Para cuando se cumplió un mes del aniversario de aquella noche de horror perpetrada en el cuerpo de Inés —como muchas otras jóvenes indias y pobres antes— los patrones sabían que algo malo sucedía. Sus compinches en el acto fueron desapareciendo y muriendo misteriosamente, y se encontraban notablemente preocupados. Esa noche de aniversario fue oscura, tormentosa, y una lluvia torrencial azotaba las ventanas y producía un rumor hipnótico en los techos, quebrado por los flagelos de los relámpagos. La servidumbre —especialmente la sirvienta raquítica— colocaba los platos de los patrones sobre la espaciosa mesa del comedor, en cuyos extremos se sentaba la pareja.

 —¿Crees que ella… los mató…? —se atrevió a preguntar María del Socorro, rompiendo así el feroz silencio que los había acompañado como una especie de substancial luto.

 —¡Jamás! —respondió su esposo haciendo que la sirvienta flaca se sobresaltara— es una simple india roñosa. Ella no es capaz de… de… —pero Augusto Carvallo fue incapaz de terminar su frase, con el cuero cabelludo atravesado por escalofríos.

 —Hace muchos, muchos años —dijo la voz quieta y sórdida de Inés que apareció misteriosamente entre las sombras de la casa, haciendo parpadear los candelabros. La sirvienta, aterrada, dejó caer la bandeja con la vajilla fina— éstas tierras pertenecieron a una tribu india. Hasta que el renombrado hidalgo don Miguel de Carvallo, duque de Santa Catalina, llegó a ésta tierra ancestral y masacró a los indefensos indios; hombres, mujeres y niños pasándolos por la espada para adueñarse de la hacienda que hoy ha sido heredada a usted, don Augusto. Pero resulta que hoy se cumplen cien años desde aquella masacre infame —mientras decía esto, de entre la tierra lodosa azotada por la tormenta, emergían brazos humanos de espectros, huesudos y fantasmagóricos, unidos a cuerpos de momias con rostros cadavéricos conservados por el odio y la fangosa arcilla del suelo. Gradualmente, cuerpos de cadáveres reanimados por el odio salían de sus tumbas ignominias y se arrastraban pesadamente hasta la mansión. —Hoy conmemoramos entonces dos fechas especiales. Dos cumpleaños teñidos de odio y maldad y venganza.

 Augusto y María del Socorro palidecieron de terror quedándose congelados por el temor, temblorosos e incapaces de creer la pesadilla que acontecía, conforme el sonido de espectros profiriendo alaridos sordos y agónicos incrementaba, hasta que sus miembros momificados golpeaban los ventanales y la caoba de las puertas.

 La sirvienta ya hacía mucho había perdido el conocimiento, y la cocinera, al contemplar por la ventana los rostros putrefactos de ultratumba se escondió histérica en un armario.

 —¡Fue culpa de él! —vociferó María del Socorro en un vano esfuerzo por salvarse de la maldición— él me obligaba a buscarle mujeres.

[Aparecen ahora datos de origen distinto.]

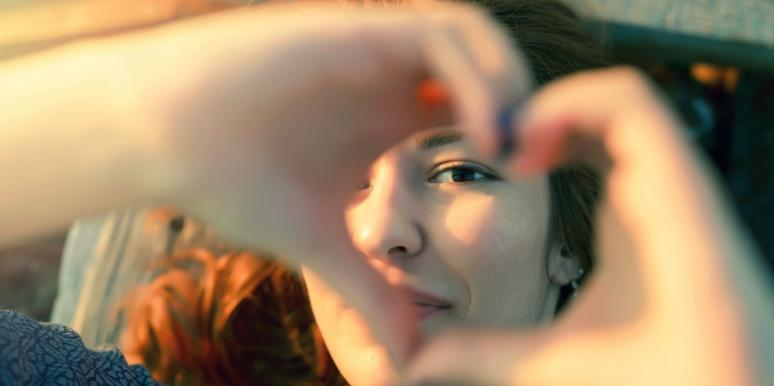 happy woman making heart shape with hands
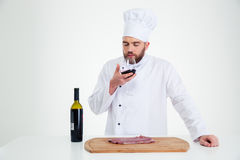 Portrait of a male chef cook degusting wine Royalty Free Stock Photos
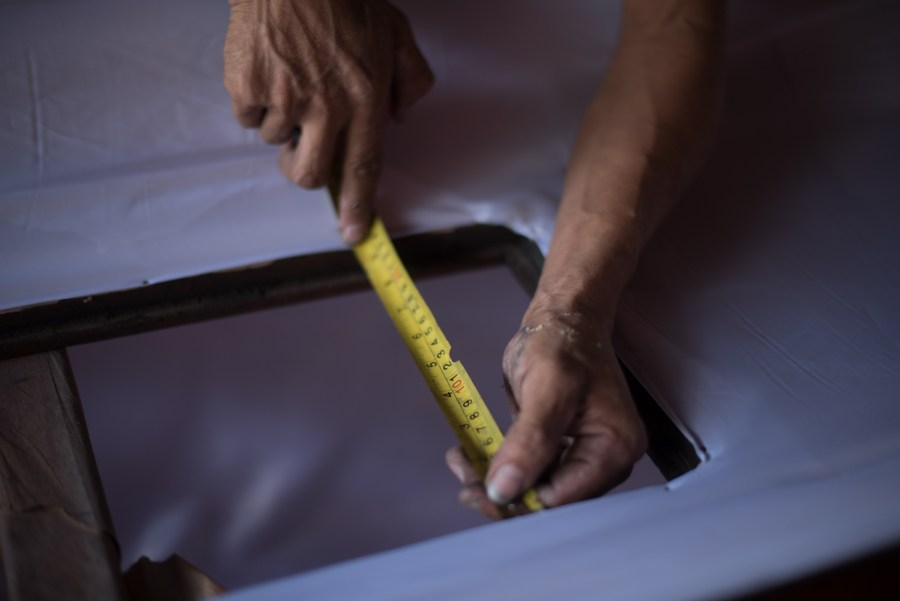 A man measures the glass hole on a casket in order to preciselly cut a piece of glass.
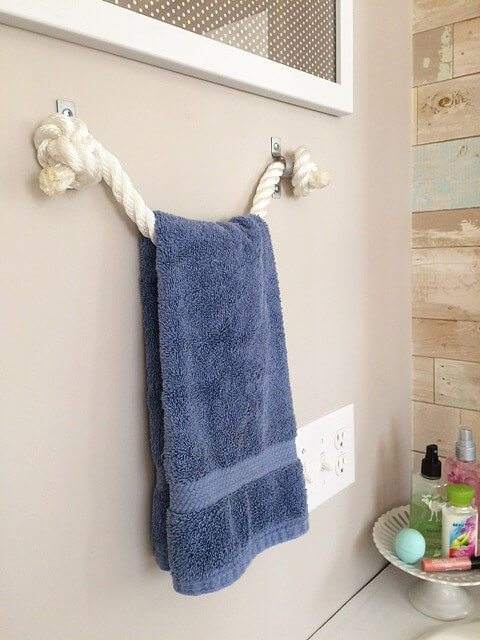 Decorative rope towel holder keeps towels accessible but out of the way.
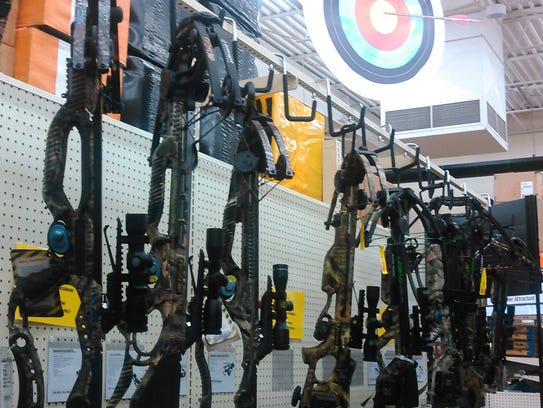 A row of crossbows rest in a sporting good store in this file photo.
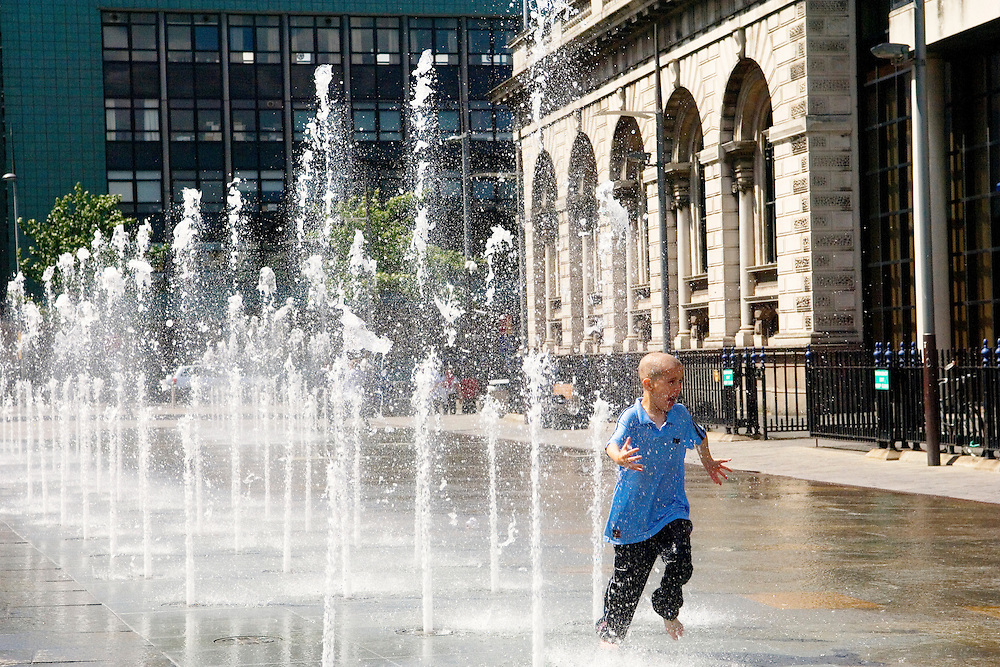Donegall Quay, Belfast, County Antrim, Northern Ireland. Boy running through Queens Square fountain beside the Custom House.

Fue su abuelo el que mató a los indios, no el mío… ¡Mátenlo a él pero déjenme en paz!

 Pero los espíritus fueron inmunes a cualquier razonamiento y sencillamente destrozaron las ventanas y desvencijaron las puertas, introduciéndose lenta y convulsivamente en la mansión, dirigiéndose con sus miradas de rótulas vacías y sus sonrisas de calavera hasta aferrar a los patrones…

 No quedó rastro alguno de los escabrosos eventos acontecidos en la Mansión Carvallo, salvo por los destrozos de la hacienda, las dos sirvientas que quedaron totalmente locas, y la sangre humana fresca encontrada entre las paredes en ángulos que evidenciaban salvajismo horroroso.

 Nunca más fueron vistos los patrones don Augusto Carvallo y doña María del Socorro, aunque la leyenda dice que a Inés aún se le puede ver merodeando por los pantanos de la ahora ruinosa mansión.